═══ Exercise material

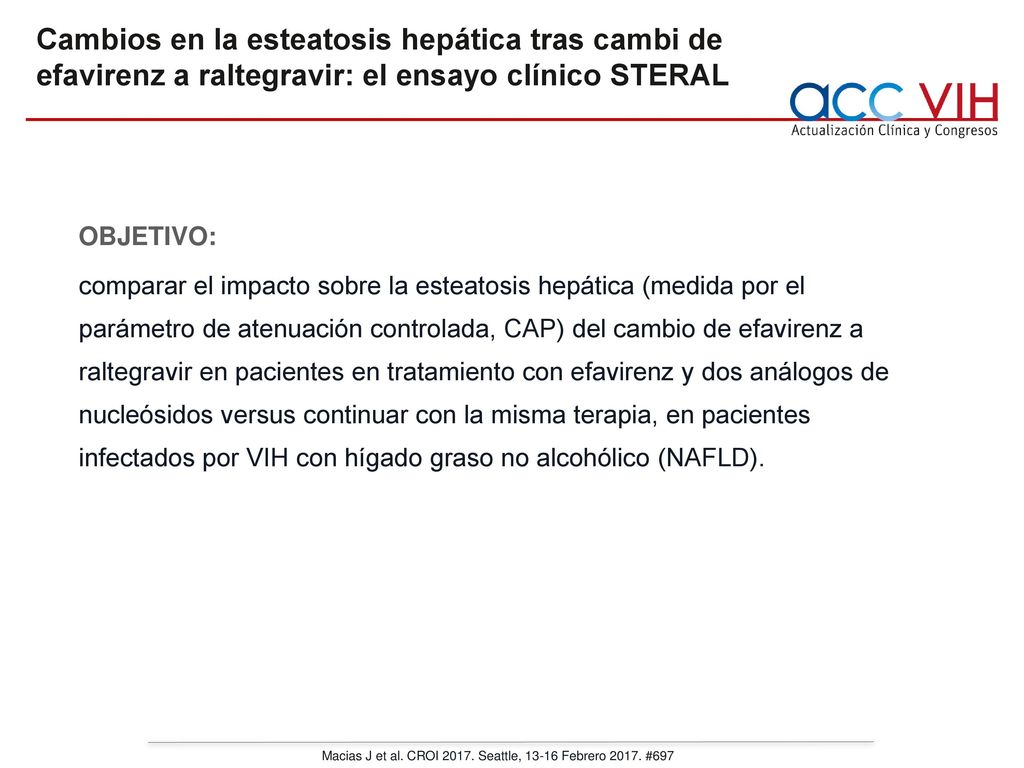 Cambios en la esteatosis hepática tras cambi de efavirenz a raltegravir: el ensayo clínico STERAL

acc VIH
Actualización Clínica y Congresos

OBJETIVO:

comparar el impacto sobre la esteatosis hepática (medida por el parámetro de atenuación controlada, CAP) del cambio de efavirenz a raltegravir en pacientes en tratamiento con efavirenz y dos análogos de nucleósidos versus continuar con la misma terapia, en pacientes infectados por VIH con hígado graso no alcohólico (NAFLD).

Macias J et al. CROI 2017. Seattle, 13-16 Febrero 2017. #697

══════

# Prompt
Repeat the data above word for word, without pictures.

# Solution
 Cambios en la esteatosis hepática tras cambi de efavirenz a raltegravir: el ensayo clínico STERAL

acc VIH
Actualización Clínica y Congresos

OBJETIVO:

comparar el impacto sobre la esteatosis hepática (medida por el parámetro de atenuación controlada, CAP) del cambio de efavirenz a raltegravir en pacientes en tratamiento con efavirenz y dos análogos de nucleósidos versus continuar con la misma terapia, en pacientes infectados por VIH con hígado graso no alcohólico (NAFLD).

Macias J et al. CROI 2017. Seattle, 13-16 Febrero 2017. #697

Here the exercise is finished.